In the letter to Secretary Sebelius, Energy and Commerce Committee Chairman Fred Upton (R-MI), Chairman Emeritus Joe Barton (R-TX), Vice Chairman Marsha Blackburn (R-TN), Health Subcommittee Chairman Joe Pitts (R-PA), Oversight and Investigations Subcommittee Chairman Tim Murphy (R-PA), Energy and Power Subcommittee Chairman Ed Whitfield (R-KY), Vice Chairman of the Health and Oversight and Investigations Subcommittees Michael C. Burgess, M.D. (R-TX), and Rep. Brett Guthrie (R-KY) wrote, “We continue to have questions about how CPPW funds have been spent by HHS. The committee supports initiatives designed to improve health outcomes and reduce chronic diseases. However, the emphasis placed in CPPW grants on state and local public policy outcomes raises questions about whether they would be better and more legitimately spent on priorities that actually improve public health.”

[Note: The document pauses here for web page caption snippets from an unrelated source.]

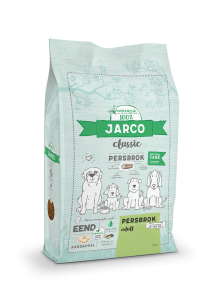 Jarco dog persbrok adult 2-100 kg Eend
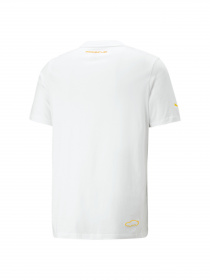 Спортивная футболка PUMA модель 538236 Фото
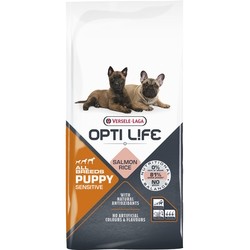 Versele-Laga Opti Life Puppy Sensitive Salmon 12.5 kg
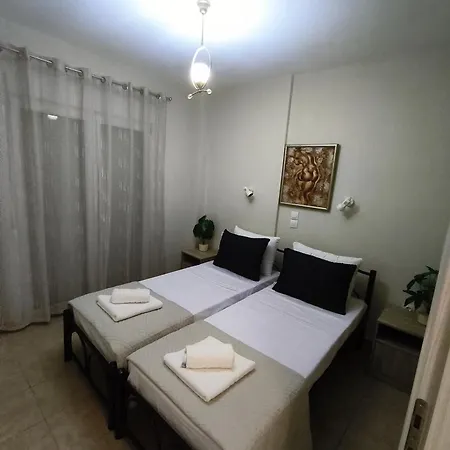 & Vasiliki Apartment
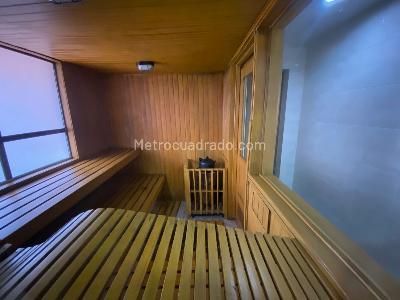 Apartamento en venta en Nogal, Bogotá · foto 6 de 20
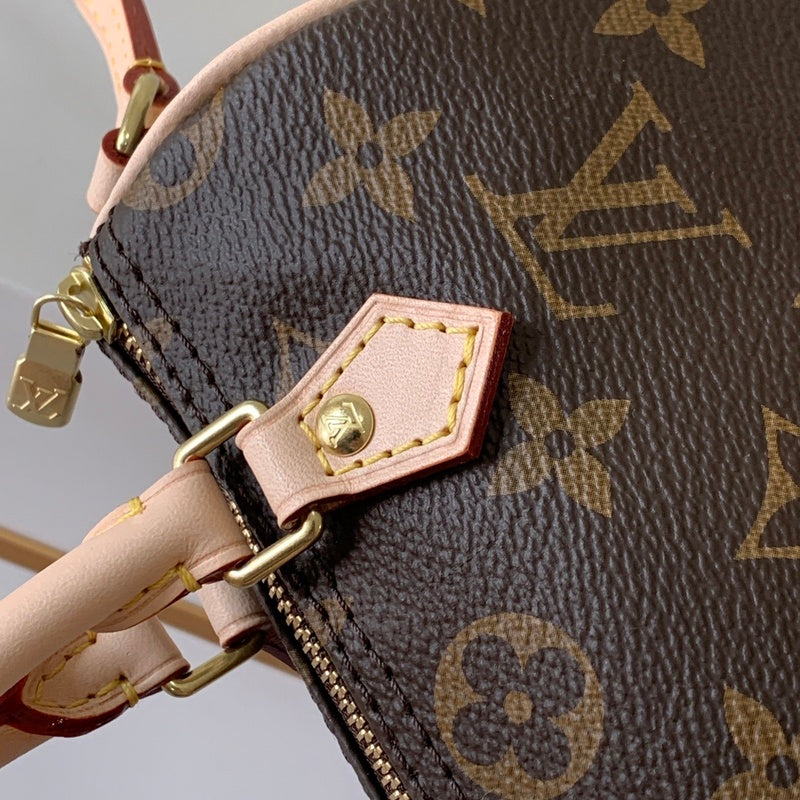 Satchel Bags - VL1 Bags - 726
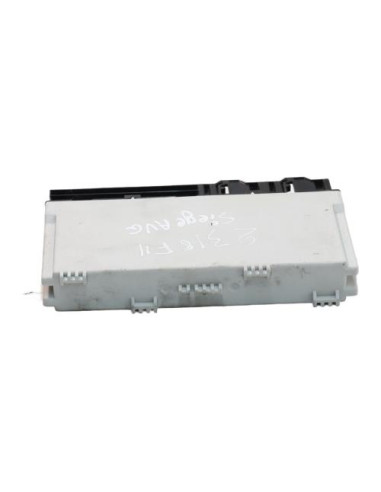 Calculateur BMW SERIE 5 F11 TOURING PHASE 1 BREAK Diesel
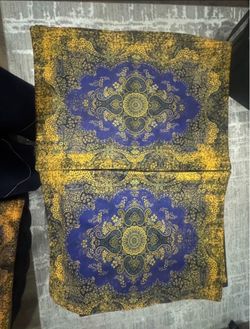 velvet Cushion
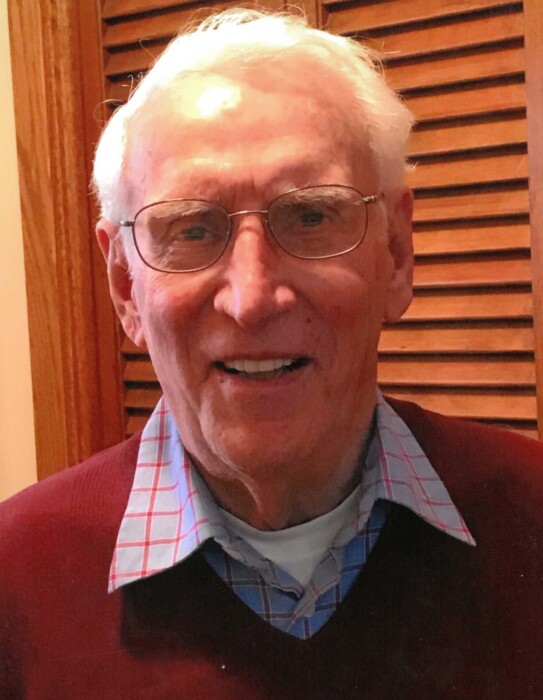 Gerhardt Stueve Obituary March 5, 2021 Henning, MN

To date, HHS has failed to fully provide the documents requested by the committee, and the few documents HHS has provided raise new questions about the use of CPPW funding. For example, a $6,119,677 grant to the Boston Public Health Commission encourages “[c]ommunity engagement to support regulatory and other policy changes.”
The members continue, “These goals seem to directly contradict the Anti-Lobbying Restrictions for CDC Grantees, which provide that ‘No appropriated federal funds can be used by CDC grantees for grassroots lobbying activity directed at inducing members of the public to contact their elected representatives to urge support of, or opposition to, proposed or pending legislation or appropriations or any regulation, administrative action, or order issued by the executive branch of any federal, state or local government.’”
The members urged HHS to provide the remainder of the documents initially requested by May 24, 2013. In addition, the members requested HHS provide a clear interpretation of the anti-lobbying provisions as well as all minutes from the CDC Advisory Committee to the Director Meetings since January 2011.